Diagnosis: Patients and Their Doctors Have Lost Control
A lifetime in medicine taught me that the best health care decisions are made between patient and doctor. As decision-making moves further away from patients and providers, the medical outcomes become less effective. Obamacare has upended the patient-doctor relationship, restricting our health care options and access to doctors and specialists. As a result, patients face exorbitant increases in premiums, deductibles and co-pays, less access to the doctors they trust and fewer health care plans to choose from.
Prognosis: Spiraling Costs, Fewer Doctors and Choices
Without immediate change Americans will face:
Fewer choices — Already, 5 million Americans have been kicked off the private health care plans they depended on, with 21 percent fewer health plan options than before Obamacare.
Fewer doctors — Even now, specialists essential to diagnosing and treating stroke (America’s 5th leading killer) are in severe shortage under the Obamacare insurance plans.
Broken promises under Medicare & Medicaid — Medicare and Medicaid beneficiaries face a two-tiered health care system, as many doctors can no longer afford to participate; meanwhile, both programs are unsustainable.
Treatment Plan: Repeal Obamacare and Put“We the People” in Charge
Health Empowerment Accounts to put patients in charge, with more choices at lower cost:
• First-dollar coverage for out-of-pocket expenses and premiums to buy the insurance of your choice.
• Your Money. Your Account belongs to you, whether you change jobs or cross state lines.
• Transferable between family members, because each of us has different medical needs.

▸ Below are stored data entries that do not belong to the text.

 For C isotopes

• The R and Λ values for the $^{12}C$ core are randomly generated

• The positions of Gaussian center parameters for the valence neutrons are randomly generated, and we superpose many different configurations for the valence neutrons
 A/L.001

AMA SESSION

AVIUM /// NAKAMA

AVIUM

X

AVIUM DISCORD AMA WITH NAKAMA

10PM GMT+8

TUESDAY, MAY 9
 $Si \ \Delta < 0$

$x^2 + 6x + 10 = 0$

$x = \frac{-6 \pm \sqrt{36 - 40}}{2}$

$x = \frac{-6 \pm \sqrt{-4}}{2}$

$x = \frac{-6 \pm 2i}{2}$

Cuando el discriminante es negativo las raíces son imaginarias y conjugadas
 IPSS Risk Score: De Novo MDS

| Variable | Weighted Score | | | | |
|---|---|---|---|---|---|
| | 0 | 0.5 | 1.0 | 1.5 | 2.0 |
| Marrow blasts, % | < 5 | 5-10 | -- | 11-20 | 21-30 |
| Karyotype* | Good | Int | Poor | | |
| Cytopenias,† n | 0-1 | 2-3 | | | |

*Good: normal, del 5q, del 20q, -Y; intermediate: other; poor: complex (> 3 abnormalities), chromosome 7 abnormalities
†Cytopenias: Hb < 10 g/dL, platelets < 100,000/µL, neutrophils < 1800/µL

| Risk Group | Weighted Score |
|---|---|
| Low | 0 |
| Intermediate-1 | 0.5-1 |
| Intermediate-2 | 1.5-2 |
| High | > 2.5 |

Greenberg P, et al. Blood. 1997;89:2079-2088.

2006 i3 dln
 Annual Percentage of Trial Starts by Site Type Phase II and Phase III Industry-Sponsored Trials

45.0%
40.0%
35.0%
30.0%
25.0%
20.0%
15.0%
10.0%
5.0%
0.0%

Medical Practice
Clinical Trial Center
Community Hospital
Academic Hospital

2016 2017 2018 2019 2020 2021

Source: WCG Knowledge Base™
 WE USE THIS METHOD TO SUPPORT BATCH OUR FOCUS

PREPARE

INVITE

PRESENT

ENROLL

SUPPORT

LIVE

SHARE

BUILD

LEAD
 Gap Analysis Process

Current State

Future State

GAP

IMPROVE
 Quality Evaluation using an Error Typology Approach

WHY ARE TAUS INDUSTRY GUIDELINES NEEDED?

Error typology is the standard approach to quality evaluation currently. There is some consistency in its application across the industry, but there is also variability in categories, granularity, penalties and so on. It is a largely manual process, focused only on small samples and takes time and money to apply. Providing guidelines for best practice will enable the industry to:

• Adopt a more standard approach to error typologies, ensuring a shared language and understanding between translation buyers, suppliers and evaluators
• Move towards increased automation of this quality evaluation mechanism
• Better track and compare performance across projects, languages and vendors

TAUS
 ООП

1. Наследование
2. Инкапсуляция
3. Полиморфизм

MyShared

Save Medicare and Medicaid by putting beneficiaries in control:
• Give Medicare beneficiaries a fixed contribution to buy the health insurance they actually want and need.
• Give Medicare and Medicaid enrollees HEAs to cover first-dollar expenses and insurance premiums for coverage they get to choose.
• Modernize Medicare to keep pace with medical advances by gradually increasing the eligibility age (by 2 months each year) until it reaches age 70.
• Treat Medicare and Medicaid beneficiaries like the rest of us. Give Medicaid beneficiaries the same insurance coverage, doctors and choices that other Americans enjoy, with HEAs to provide first-dollar coverage, supplemented by a major medical insurance plan of the patient’s choice.
• Save Medicaid by providing fixed-dollar support to the states, which must use the funds for premium payments and HEAs for beneficiaries — not wasteful state bureaucracies.